Exercise passage:
So that actually means a lot. So I think it's valuable for you to be combining these two disciplines so you can talk about these things. Because a lot of people, you know, we're afraid to say, you know, we're afraid to say that we struggle learning with some of these things. And it's valuable for you to say that.

35:25

I think that's why the talk was so impactful. I actually had a few people crying almost. You know how people line up after a talk, like you end your talk with, are there any questions? Nobody raises his hand. And as soon as you close your laptop, people come to you and ask questions.

35:41

I had people basically almost crying and thanking me, like, thank you so much for, because it's a vulnerable story, because I say where I failed and where I think I could have acted differently and give a lot of advice. And The main message is you're not stupid.

35:55

You're probably making the small mistake of trying to learn too much at once. So take smaller steps and you will get there. It may take you longer than someone else. Don't care about that. Just focus on yourself. And just sending that message, I had people come up to me like, oh,

36:09

thank you so much because I've been stuck trying to learn five programming languages at the same time. And I said, yeah, if you're overwhelmed, maybe choose one. just choose one learn that and if you it also has to do with how much is going on

36:24

in your life right when my son was born i love my son but he takes a lot of my time yeah time i spend gladly there's no second doubt that i would spend any time with my son i love that kid to death but i cannot lie i cannot learn as fast as i used to yeah

36:43

I used to spend entire evenings building cool hobby projects. And I like doing stuff and then exploring and seeing what explodes, basically. But now that I have my son, I'm like, yeah, my learning ambitions are a bit lower now. And that's perfectly fine. And even if it's not something positive like having a kid,

37:04

I also had a burnout a couple of years ago. During my burnout, it was basically, number one focus is get better. No learning. Just take time to recover and get better.

Required work:
(1) In the transcript, what does the speaker call the main message of the talk?
(2) Summarize the transcript in two sentences.

Supplied data:
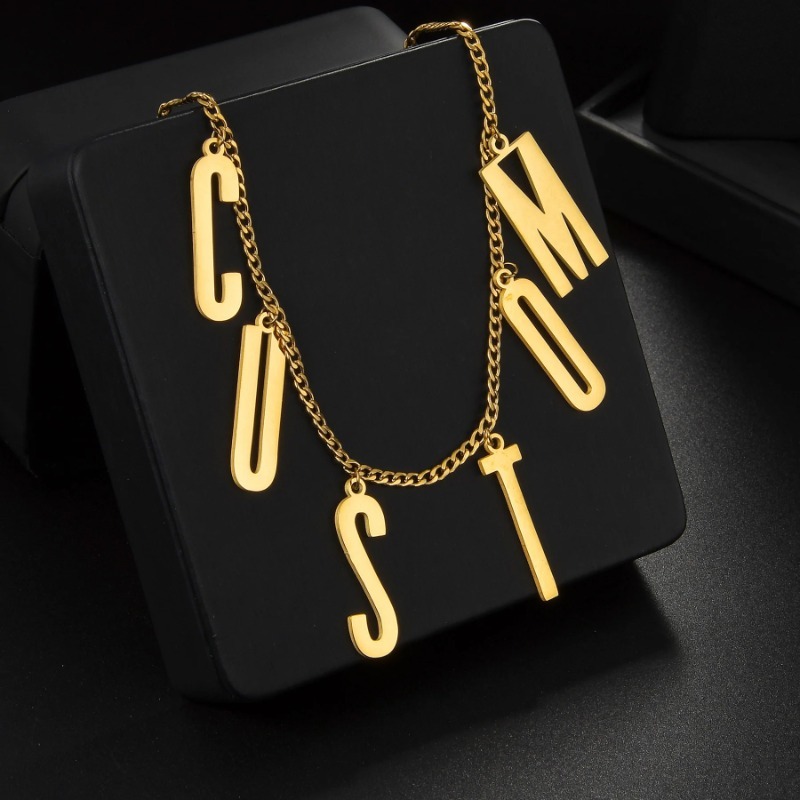 Gepersonaliseerde aangepaste n - Body Jewelry Names recensie en prijs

Per-task answers:
(1) The main message is "you're not stupid."

(2) The speaker describes a talk whose main message was that people who struggle to learn are not stupid but are probably trying to learn too much at once, and says some listeners came up afterward almost crying and thanking the speaker. The speaker adds that what is going on in one's life matters, noting an inability to learn as fast after the birth of a son and a focus on recovery with no learning during a burnout.